私の手作りの文字盤を、原井さんは使ってくれてる。
嫌がられたらどうしようかと不安だったけど、良かった。
「原井さん、何でお髭を剃らないんですか?」
長く伸びた髭が私は気になってた。
初めて会った時は伸ばしてなかったのに…
《…》
原井さんの動きが止まる。
「ごめんなさい、無理に答えなくてもいいです。」
うぅ…
私、また余計な事聞いたのかな?
《よだれ》
原井さんが文字盤で指した文字。
涎?
「涎ですか?」
原井さんが頷いた。
原井さんは顔面麻痺が残り、本人が知らないうちに涎が流れている。
…それを気にしてたんだ。
原井さんは、せめて少しでも涎が目立たないようにと髭を伸ばしてた。
それなのに無神経に、私は何度も髭を剃るように声をかけてた。
また、無神経だった…
「やれやれ…あんた、まだ居たんだ。

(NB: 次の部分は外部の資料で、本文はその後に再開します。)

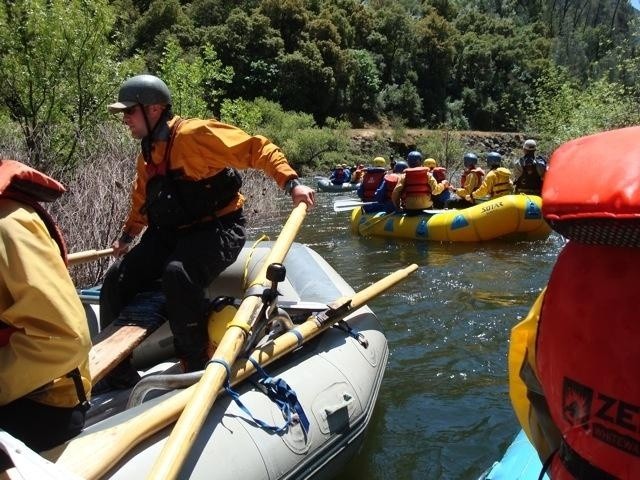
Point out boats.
[479,425,552,480]
[317,178,361,192]
[352,194,553,243]
[1,234,393,477]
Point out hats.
[523,140,537,150]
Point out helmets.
[336,164,364,169]
[407,151,422,167]
[464,153,477,167]
[423,158,436,168]
[107,75,174,116]
[487,152,501,169]
[373,157,386,167]
[393,162,408,173]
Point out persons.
[0,159,93,473]
[507,127,640,480]
[329,140,545,216]
[91,73,317,399]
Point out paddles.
[1,430,85,480]
[423,210,456,213]
[334,201,378,211]
[359,212,396,236]
[2,264,420,479]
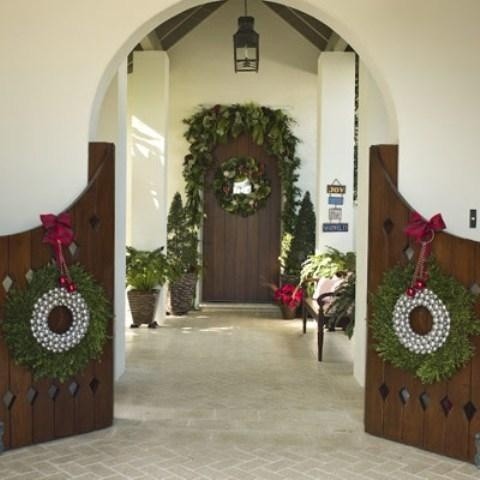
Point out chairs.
[300,270,354,361]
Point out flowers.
[273,284,303,308]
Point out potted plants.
[276,191,315,318]
[166,192,207,315]
[125,245,168,327]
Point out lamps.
[233,1,259,73]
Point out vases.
[279,303,297,318]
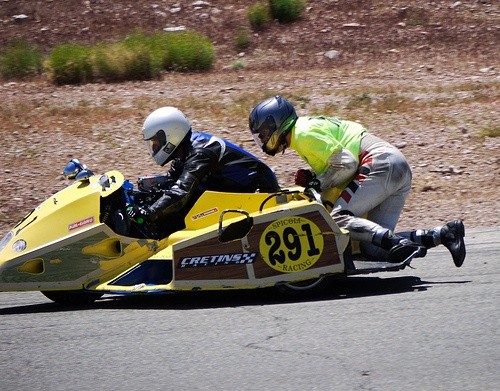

」
!!
聞き覚えのある威圧的な声。
振り向くと、原井さんの甥が立っていた。
「叔父も可哀想に。こんな学生つけられてさ。」
どっかりとベッドサイドの椅子に腰かけた。
腹が立つよぉ…
うぅ…我慢、我慢。
「…失礼します。」
私は頭を下げてナースステーションに帰ろうとした時だった。
甥がグルッと周りを見渡し言った。
「しっかし、どいつもこいつも涎垂らしたり、オムツしたり…惨めだな。こうはなりたくないよ。」
「みっともない姿さらし、人の世話うけて…」
「取り消してくださいっ!」
私は気がつくと叫んでいた。
今の言葉だけは絶対に許せない。
一生懸命、闘ってる患者様を前にして馬鹿にするなんて!!
「あ?」
「あなたの方が、よっぽどみっともないです。」
男性の前に立ち、私は睨んでいた。
ガタッ。
私の言葉にカチンときたのか、顔を真っ赤にして男性は立ち上がった。
「おいっ学生ごときが問題起こして大丈夫なのか?お前、何処の学校だ?」
私の襟首を掴んできた。
…怖いっ…
けど、譲れない!
許せないっ!
何も知らないくせに。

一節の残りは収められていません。